++++ EXTRACTED MATERIAL
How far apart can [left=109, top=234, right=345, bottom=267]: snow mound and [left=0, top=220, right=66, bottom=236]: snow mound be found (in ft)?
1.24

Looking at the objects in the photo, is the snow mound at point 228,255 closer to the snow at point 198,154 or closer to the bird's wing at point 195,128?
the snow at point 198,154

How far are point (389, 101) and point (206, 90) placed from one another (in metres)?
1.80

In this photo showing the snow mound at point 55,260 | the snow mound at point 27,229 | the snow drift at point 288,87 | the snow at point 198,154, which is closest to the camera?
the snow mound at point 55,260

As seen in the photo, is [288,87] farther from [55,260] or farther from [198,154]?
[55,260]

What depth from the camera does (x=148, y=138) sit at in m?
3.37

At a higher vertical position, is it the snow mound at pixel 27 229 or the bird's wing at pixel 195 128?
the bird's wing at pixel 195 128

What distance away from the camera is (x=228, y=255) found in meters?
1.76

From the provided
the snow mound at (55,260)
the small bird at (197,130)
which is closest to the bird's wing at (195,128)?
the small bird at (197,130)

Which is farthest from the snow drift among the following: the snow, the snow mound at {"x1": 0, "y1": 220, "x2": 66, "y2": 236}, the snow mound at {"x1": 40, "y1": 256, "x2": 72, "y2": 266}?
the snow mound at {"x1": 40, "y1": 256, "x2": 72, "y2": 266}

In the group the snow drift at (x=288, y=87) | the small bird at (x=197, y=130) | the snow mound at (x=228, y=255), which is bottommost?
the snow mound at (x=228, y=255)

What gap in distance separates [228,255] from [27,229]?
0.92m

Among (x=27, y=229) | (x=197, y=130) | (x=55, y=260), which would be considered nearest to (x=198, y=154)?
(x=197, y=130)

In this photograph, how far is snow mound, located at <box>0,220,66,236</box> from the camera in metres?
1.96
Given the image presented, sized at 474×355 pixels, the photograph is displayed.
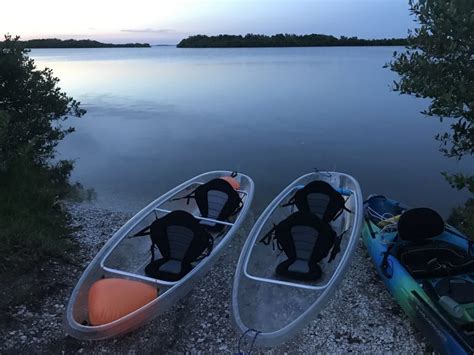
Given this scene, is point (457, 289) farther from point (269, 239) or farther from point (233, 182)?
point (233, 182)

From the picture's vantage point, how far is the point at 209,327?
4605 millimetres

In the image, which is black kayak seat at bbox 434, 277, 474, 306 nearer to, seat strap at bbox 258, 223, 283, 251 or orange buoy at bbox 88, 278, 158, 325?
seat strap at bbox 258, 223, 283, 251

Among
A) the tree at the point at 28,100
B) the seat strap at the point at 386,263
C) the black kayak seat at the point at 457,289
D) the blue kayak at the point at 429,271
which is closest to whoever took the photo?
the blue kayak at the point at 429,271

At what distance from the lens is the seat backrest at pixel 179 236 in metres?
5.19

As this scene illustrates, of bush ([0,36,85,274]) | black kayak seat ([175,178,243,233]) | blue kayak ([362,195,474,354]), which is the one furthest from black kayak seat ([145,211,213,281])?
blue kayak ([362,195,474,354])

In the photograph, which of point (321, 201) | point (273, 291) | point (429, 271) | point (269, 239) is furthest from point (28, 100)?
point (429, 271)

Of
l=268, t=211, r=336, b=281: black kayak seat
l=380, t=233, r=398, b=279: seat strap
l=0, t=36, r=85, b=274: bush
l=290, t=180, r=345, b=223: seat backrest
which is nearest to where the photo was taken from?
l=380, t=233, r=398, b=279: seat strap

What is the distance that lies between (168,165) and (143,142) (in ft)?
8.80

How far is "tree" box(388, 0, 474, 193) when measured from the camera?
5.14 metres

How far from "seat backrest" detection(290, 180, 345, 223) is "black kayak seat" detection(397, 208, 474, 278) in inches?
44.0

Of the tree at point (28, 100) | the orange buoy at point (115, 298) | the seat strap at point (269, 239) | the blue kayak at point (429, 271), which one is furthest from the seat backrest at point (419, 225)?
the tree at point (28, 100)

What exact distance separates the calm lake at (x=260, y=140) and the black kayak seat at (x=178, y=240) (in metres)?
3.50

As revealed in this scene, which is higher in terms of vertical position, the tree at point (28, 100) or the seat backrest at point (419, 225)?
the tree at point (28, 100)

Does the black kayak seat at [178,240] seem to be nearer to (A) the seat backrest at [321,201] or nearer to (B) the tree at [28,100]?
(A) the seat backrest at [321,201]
++++++++
++++ EXTRACTED MATERIAL
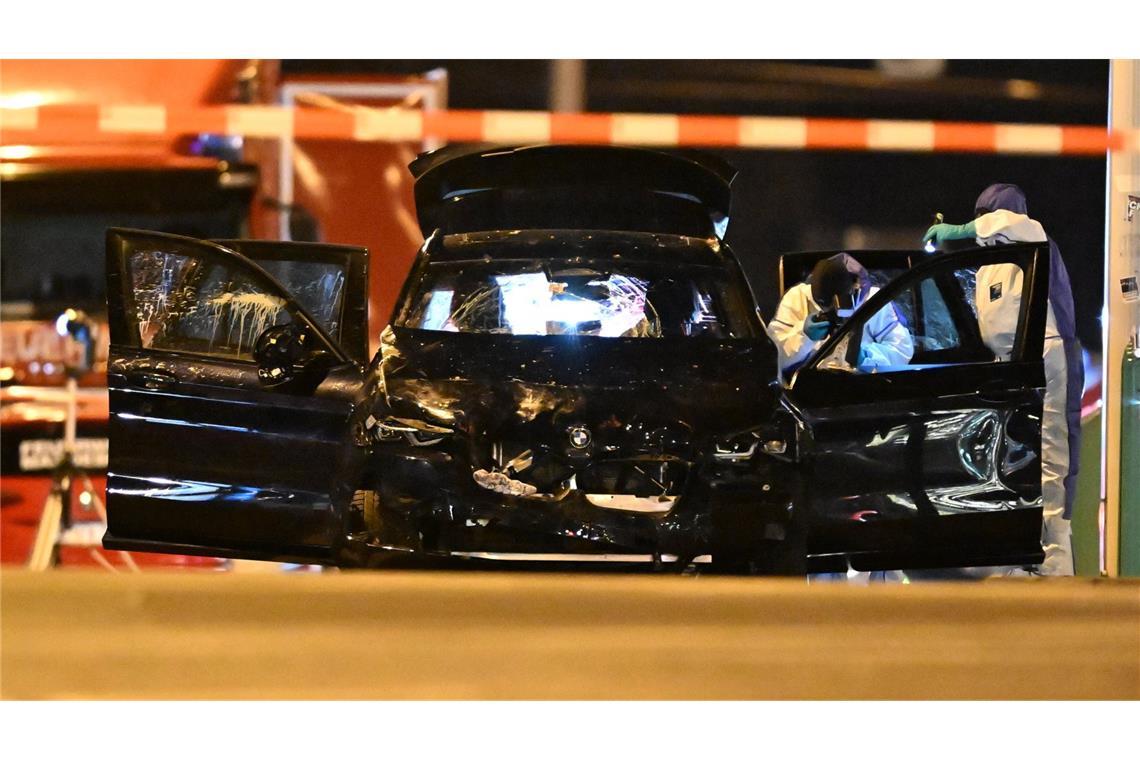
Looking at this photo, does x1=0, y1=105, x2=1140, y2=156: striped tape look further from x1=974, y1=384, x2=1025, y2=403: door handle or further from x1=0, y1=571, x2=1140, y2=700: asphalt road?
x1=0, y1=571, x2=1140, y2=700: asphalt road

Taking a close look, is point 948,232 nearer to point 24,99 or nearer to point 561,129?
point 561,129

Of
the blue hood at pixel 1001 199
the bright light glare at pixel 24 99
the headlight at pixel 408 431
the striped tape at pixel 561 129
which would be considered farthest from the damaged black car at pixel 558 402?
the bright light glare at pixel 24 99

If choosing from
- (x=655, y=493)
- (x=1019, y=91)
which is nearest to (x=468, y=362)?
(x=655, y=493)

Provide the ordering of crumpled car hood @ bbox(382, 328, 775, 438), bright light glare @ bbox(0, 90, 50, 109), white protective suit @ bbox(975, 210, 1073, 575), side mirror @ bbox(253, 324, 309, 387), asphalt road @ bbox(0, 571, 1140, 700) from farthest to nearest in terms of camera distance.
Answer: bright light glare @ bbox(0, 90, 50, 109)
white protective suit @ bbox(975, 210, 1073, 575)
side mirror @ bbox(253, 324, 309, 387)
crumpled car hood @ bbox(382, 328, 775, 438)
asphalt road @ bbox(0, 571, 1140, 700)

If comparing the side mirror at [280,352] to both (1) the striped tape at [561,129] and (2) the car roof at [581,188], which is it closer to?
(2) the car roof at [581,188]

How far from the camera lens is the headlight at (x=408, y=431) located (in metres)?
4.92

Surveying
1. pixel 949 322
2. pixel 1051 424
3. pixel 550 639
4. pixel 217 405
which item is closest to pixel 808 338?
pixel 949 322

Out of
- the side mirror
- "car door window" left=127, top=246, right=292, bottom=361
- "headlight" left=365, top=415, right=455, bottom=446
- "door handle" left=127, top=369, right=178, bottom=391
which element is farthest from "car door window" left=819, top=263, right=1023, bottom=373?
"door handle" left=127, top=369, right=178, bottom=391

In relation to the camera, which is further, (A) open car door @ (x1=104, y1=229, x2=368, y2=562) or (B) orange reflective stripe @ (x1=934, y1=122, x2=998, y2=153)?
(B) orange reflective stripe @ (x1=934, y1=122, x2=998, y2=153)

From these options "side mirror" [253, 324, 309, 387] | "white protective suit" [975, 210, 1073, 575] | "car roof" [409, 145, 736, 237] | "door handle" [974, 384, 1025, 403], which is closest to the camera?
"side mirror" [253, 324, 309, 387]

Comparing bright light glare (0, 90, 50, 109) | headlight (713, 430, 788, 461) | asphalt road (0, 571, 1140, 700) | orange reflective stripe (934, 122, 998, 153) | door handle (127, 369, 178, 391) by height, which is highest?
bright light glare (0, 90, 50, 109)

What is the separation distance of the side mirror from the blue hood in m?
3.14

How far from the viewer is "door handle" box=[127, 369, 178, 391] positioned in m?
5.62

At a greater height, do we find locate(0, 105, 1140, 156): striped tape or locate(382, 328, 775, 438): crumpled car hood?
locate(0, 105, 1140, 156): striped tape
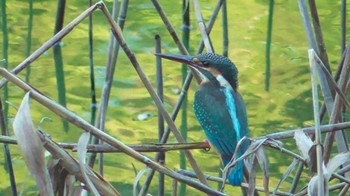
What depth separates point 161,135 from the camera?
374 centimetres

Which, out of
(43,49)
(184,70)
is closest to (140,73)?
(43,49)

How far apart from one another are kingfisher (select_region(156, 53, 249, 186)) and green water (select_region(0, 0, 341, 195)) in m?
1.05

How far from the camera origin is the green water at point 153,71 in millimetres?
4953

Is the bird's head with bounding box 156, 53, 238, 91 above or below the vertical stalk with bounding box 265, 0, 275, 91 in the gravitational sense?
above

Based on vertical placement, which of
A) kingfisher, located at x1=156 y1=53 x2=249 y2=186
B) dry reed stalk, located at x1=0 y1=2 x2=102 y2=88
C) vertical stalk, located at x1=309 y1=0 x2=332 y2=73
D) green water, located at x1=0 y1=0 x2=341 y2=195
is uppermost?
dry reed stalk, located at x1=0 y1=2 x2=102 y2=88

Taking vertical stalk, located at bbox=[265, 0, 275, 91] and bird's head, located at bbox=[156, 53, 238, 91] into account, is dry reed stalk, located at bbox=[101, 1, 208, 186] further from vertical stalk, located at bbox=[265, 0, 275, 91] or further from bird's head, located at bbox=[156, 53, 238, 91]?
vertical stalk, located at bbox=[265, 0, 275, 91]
++++++++
++++ EXTRACTED MATERIAL
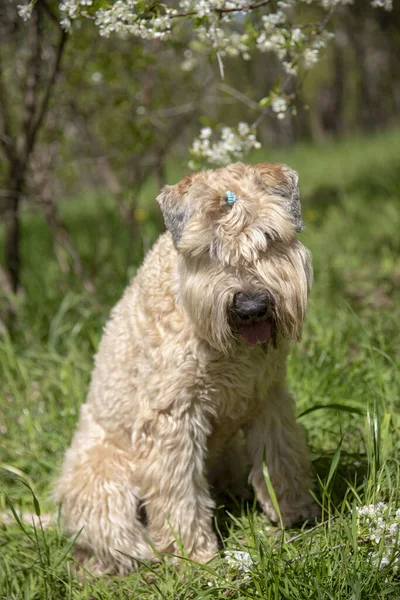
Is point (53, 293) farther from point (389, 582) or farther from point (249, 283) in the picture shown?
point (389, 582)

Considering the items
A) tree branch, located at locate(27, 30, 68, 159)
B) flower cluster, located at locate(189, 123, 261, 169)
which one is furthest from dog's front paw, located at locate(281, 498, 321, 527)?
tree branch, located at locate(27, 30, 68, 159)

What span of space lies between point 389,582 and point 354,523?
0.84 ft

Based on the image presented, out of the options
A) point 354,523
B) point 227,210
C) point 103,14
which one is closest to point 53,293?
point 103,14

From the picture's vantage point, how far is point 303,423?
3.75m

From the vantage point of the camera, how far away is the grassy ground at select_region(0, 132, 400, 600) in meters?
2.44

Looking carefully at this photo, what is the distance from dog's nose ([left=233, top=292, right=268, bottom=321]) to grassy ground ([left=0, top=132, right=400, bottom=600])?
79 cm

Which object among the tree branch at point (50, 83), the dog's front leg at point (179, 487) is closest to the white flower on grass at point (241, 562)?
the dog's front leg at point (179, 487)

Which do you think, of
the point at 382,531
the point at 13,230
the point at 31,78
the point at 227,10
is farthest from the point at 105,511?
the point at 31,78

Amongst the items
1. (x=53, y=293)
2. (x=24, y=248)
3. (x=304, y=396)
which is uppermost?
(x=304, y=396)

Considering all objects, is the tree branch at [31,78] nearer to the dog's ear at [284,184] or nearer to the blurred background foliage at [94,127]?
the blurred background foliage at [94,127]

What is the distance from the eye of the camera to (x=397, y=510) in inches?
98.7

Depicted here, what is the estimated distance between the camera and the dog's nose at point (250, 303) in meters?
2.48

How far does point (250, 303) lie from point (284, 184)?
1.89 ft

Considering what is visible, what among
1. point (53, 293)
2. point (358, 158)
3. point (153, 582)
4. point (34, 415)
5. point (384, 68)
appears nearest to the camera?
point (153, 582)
++++++++
**REQUIRED TASK:**
State how many lines of the records above contain the string "terms". Reply with the number alone.

**COMPLETED EXERCISE:**
2